SB: In the film you show that Vivian had a very dark side as well and in this time and age when people judge artists based on their personal lives. How much did you tone down the darkness and try to turn her into a hero or a lovable underdog?

JM: We did not. Charlie said “I don’t want to sugarcoat anything” and I agreed, so when we found things that were dark we included them. We didn’t hide anything. Basically there was nothing else, as far as abuse stories from other people.

CS: At the same time we didn’t want to give this more weight than it deserved. We would hate for people to come away from the film thinking that this is the dominant part of the story. For us it was a small part of Vivian’s story, we understand that it will color some people’s sense of who she was - and it should - but with that said we feel people should judge for themselves what significance this should have. Our overall impression is that Vivian was a brilliant artist, but she was also funny and charming, and even though she had some oddity to her, she wasn’t some weird recluse. She was opinionated, chatty, she told people what she thought. People remembered her fondly even if they had memories of some of her darkness. She was interested in crime, but I don’t know if this was necessarily a morbid curiosity, but more of a realistic, unflinching view of humanity. I don’t think she meant to be gratuitous or shocking, she was interested in showing humanity even when we were not at our best.

maier
One of Vivian Maier's subjects.

SB: Since you mentioned you wanted to highlight the parallels between Vivian and John, I have to confess I couldn’t help but feel like it was a very charming love story…like that Christopher Reeve/Jane Seymour movie, so I was wondering if there was anything behind this concept of “soulmates divided by time” sort of thing?

JM: That’s weird…(laughs) I mean I have an emotional attachment to her work. Vivian changed my life. I’m a filmmaker and a photographer and it’s all because of my discovery of her. Of course there’s some connection I can’t really describe. I feel I owe her the best respect I can give her.

JM: We have been approached by Christine Vachon of Killer Films but everything is still in the works, nothing has been released as of yet…

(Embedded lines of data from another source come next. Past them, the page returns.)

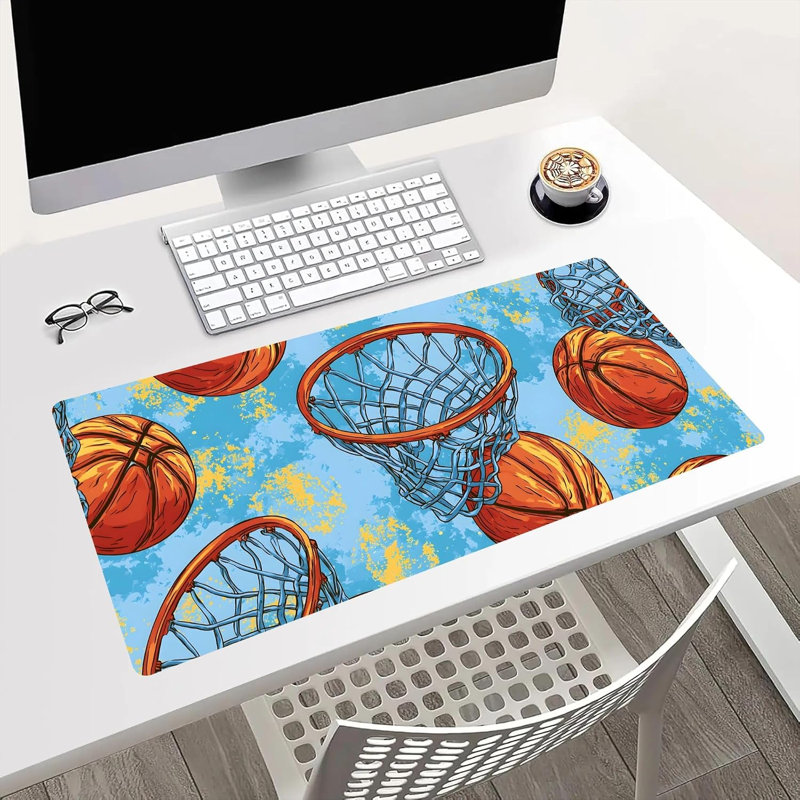 Tapis de souris sport basketball, tapis de bureau extensible, décor de bureau pour les fêtes, 40 x 80 cm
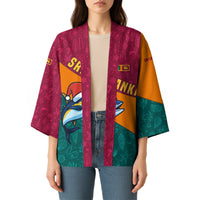 Sri Lanka Christmas Kimono with Santa Hat Fish Ocean Icons and Tri Color Festive Design - Wonder Print Shop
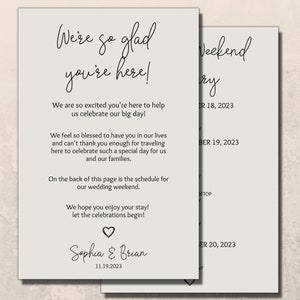 Cartes de sac de bienvenue pour hôtel de mariage
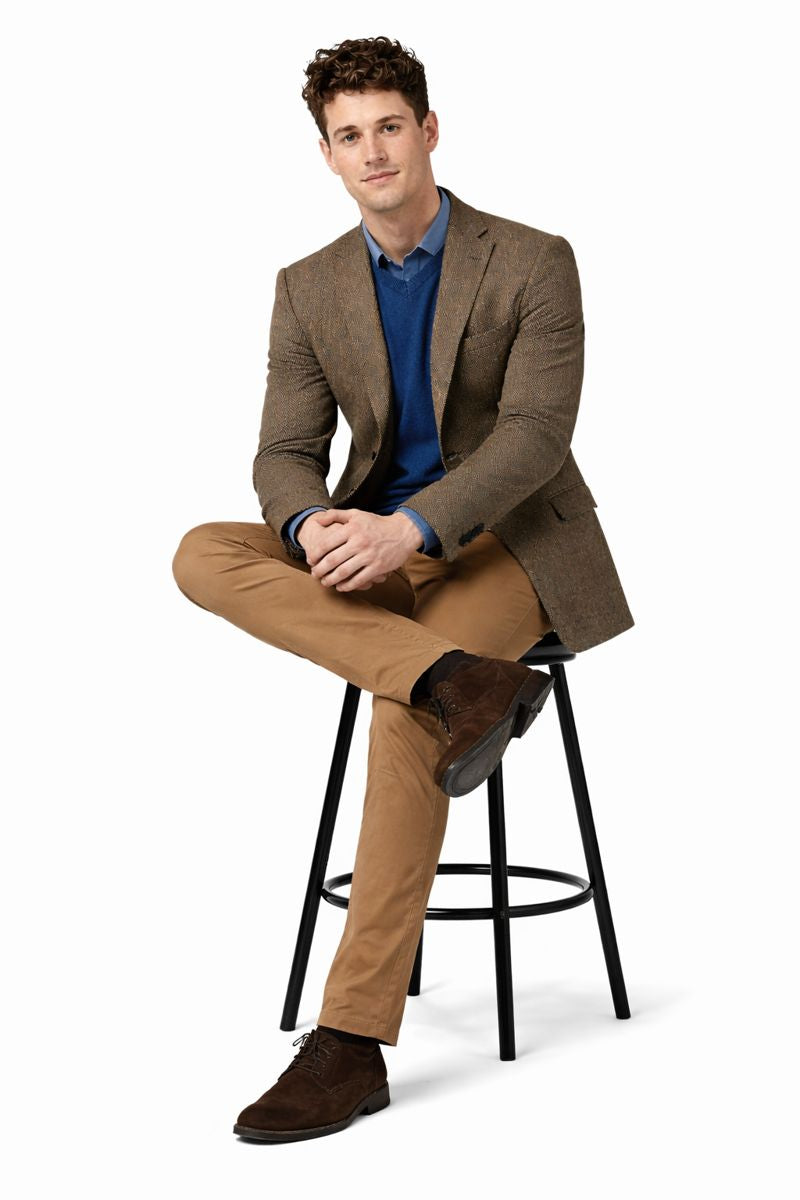 Mens Harris Tweed Jacket in Green-New Designer Collection - 52 Long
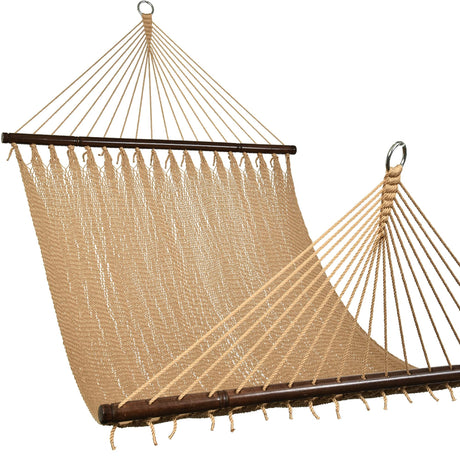 Lazy Daze Hammocks 10.5 FT Double 2 Person Caribbean Rope Hammock, Hand Woven Polyester Hammock with Spreader Bars, for Outside Outdoor Backyard Patio Poolside,450 LBS Capacity, Tan Lazy Daze Hammocks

SB: And you’ve also said that you mostly want her work to speak for itself, so how easy was it to choose what to include in the film?

JM: Obviously the work we picked was the one that illustrates the story. We had a great body of really strong work that we were wondering where to use. For example in the end, we used a lot of similar subjects that she captured to illustrate what was going on in her life. To express that she was now living out the fate of the subjects she’d photographed when she was younger. We thought there was a connection there.

SB: With the movie opening Friday, who would you say is the right audience for your film?

JM: Everybody!

CS: We wanted to make a film that was entertaining. This is a great story, anyone who hears the headline of what the story is, they feel compelled to know more. I certainly did. The more you learn, the more you want to dig. We wanted to make not an art film but an entertaining film, the kind we’d all want to see. Vivian’s work needs to be presented in a respectful, beautiful way and we think we did that. Seeing her photographs on the big screen is incredible and breathtaking, but the story is also funny and it has elements of a detective story. It takes the audience on a fun ride.

“Finding Vivian Maier” opens at Lincoln Plaza Cinema and the IFC Center on March, 28, 2014.